*What is asked*:
[A] In the carrier-production text, what aperture did the screen used to remove coarse particles in Step 6 have?
[B] Continue the carrier-production text from its final line.

*Text shown*:
■ ■ ■ ■ ■ ■ ■

Step 6 (Screening Step)

The aggregated particles in the resulting fired material were crushed; the coarse particles were then removed by screening across a screen with an aperture of 150 μm; the fines were removed using air classification; and the weakly magnetic component was removed by magnetic screening to obtain a porous magnetic core particle 1. Step 7 (Filling Step)

100 parts of the porous magnetic core particle 1 was introduced into the stirring container of a mixer/stirrer (Model NDMV All-Purpose Stirrer, Dalton Corporation), and 5 parts of a fill resin, comprising 95.0 mass % methylsilicone oligomer and 5.0 mass % γ-aminopropyltrimethoxysilane, was added dropwise at normal pressure while holding the temperature at 60° C.

After completion of the dropwise addition, stirring was continued while adjusting the time, and the temperature was raised to 70° C. to fill the resin composition into the individual porous magnetic core particles.

After cooling, the resulting resin-filled magnetic core particles were transferred to a mixer having a spiral impeller in a rotatable mixing container (Model UD-AT drum mixer, Sugiyama Heavy Industrial Co., Ltd.), and the temperature was raised under a nitrogen atmosphere at a ramp rate of 2° C./minute to 140° C. while stirring. This was followed by continuing to heat and stir at 140° C. for 50 minutes.

This was followed by cooling to room temperature, removal of the cured resin-filled ferrite particles, and removal of the nonmagnetic material using a magnetic screener. The coarse particles were removed using a vibrating screen to obtain a resin-filled magnetic carrier core particle 1.

Coating Resin Production Example

	Cyclohexyl methacrylate monomer	26.8	mass %
	Methyl methacrylate monomer	0.2	mass %
	Methyl methacrylate macromonomer	8.4	mass %

(Macromonomer having the methacryloyl group at one terminal and having a weight-average molecular weight of 5,000; this is given by Formula (B) wherein A is a polymer of methyl methacrylate)

	Toluene	31.3	mass %
	Methyl ethyl ketone	31.3	mass %
	Azobisisobutyronitrile	2.0	mass %

Of these materials, the cyclohexyl methacrylate monomer, methyl methacrylate monomer, methyl methacrylate macromonomer, toluene, and methyl ethyl ketone were introduced into a four-neck separable flask fitted with a reflux condenser, thermometer, nitrogen introduction line, and stirrer. Nitrogen gas was introduced into the separable flask to thoroughly establish a nitrogen atmosphere, and this was followed by heating to the addition of the azobisisobutyronitrile, and polymerization for 5 hours under reflux.

Hexane was poured into the resulting reaction product to precipitate the copolymer.

The resulting precipitate was separated by filtration and vacuum dried to obtain a resin.

30 parts of this resin was dissolved in a mixed solvent of 40 parts of toluene and 30 parts of methyl ethyl ketone to obtain a resin solution (solids concentration=30%).

Coating Resin Solution Production

	Resin solution (30% solids concentration)	33.3	mass %
	Toluene	66.4	mass %
	Carbon black (Regal 330, Cabot Corporation)	0.3	mass %

(Number-average primary particle diameter: 25 nm, specific surface area by nitrogen adsorption: 94 m²/g, DBP absorption: 75 mL/100 g)

■ ■ ■ ■ ■ ■ ■

*Provided data*:
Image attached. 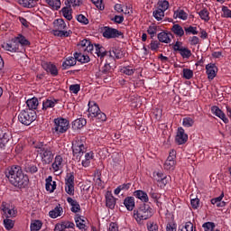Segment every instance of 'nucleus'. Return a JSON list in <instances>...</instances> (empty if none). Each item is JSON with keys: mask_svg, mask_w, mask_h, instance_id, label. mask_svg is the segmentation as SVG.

■ ■ ■ ■ ■ ■ ■

*Task responses*:
[A] 150 μm

[B]
The materials listed above were introduced into a paint shaker and were dispersed for 1 hour using zirconia beads having a diameter of 0.5 mm. The obtained dispersion was filtered across a 5.0 μm membrane filter to obtain a coating resin solution.

Magnetic Carrier 1 Production Example

The coating resin solution and the magnetic carrier core particles (the amount of introduction of the coating resin solution was 2.5 parts as the resin component per 100 parts of the magnetic carrier core particle 1) were introduced into a vacuum-degassing kneader being maintained at normal temperature.

After the introduction, stirring was performed for 15 minutes at a stirring rate of 30 rpm and the solvent was evaporated by at least a prescribed amount (80%) followed by raising the temperature to 80° C. while mixing under reduced pressure, distilling off the toluene over 2 hours, and cooling.

The low magnetic force product was separated from the resulting magnetic carrier using a magnetic force screening, and the magnetic carrier was then passed through a sieve having an aperture of 70 fun and was classified using a wind force classifier to obtain a magnetic carrier 1 having a 50% particle diameter (D50) on a volume distribution basis of 38.2 μm.

Two-Component Developer 1 Production, and Evaluations

A two-component developer 1 was produced by mixing the toner 1 and the magnetic carrier 1 so as to provide a toner concentration of 8.0 mass %; mixing was performed using a V-mixer (Model V-10, Tokuju Kosakusho Co., Ltd.) at 0.5 s-1 for a rotation time of 5 minutes. The following evaluations were carried out using the obtained two-component developer 1.

Evaluations

An imagePRESS C850 (Canon, Inc.) was used as the image-forming machine; the fixing unit was removed to the exterior, the fixation temperature was made freely controllable, and the image-forming speed was modified so as to output 105 prints/minute in A4 size. In addition, the development contrast was made adjustable by any value and autocorrection by the main unit was disengaged. The frequency of the alternating electric field was fixed at 2.0 id-lz, and the peak-to-peak voltage (Vpp) was configured so the Vpp could be varied in 0.1 kV steps from 0.7 kV to 1.8 kV.

The two-component developer 1 was introduced into the developing device at the cyan position of this image-forming machine, the charging voltage VD of the electrostatic latent image bearing member and the laser power were adjusted, and the following evaluations were performed. The evaluation was performed at two levels in each of the evaluations: an image-forming speed of 105 prints/min at A4 size and an image-forming speed of 85 prints/min at A4 size.

White paper (product name: CS-814 (A4, 81.4 g/m²), Canon Marketing Japan Inc.) was used as the evaluation paper.

In the following evaluations, an FFH is a value that presents 256 gradations in hexadecimal format, with OOH being the 1st gradation (white background region) of the 256 gradations and FFH being the 256th gradation (solid region) of the 256 gradations.

Evaluation of Charge Maintaining Properties

Charge maintaining properties were evaluated in terms of developing performance before and after continuous printing.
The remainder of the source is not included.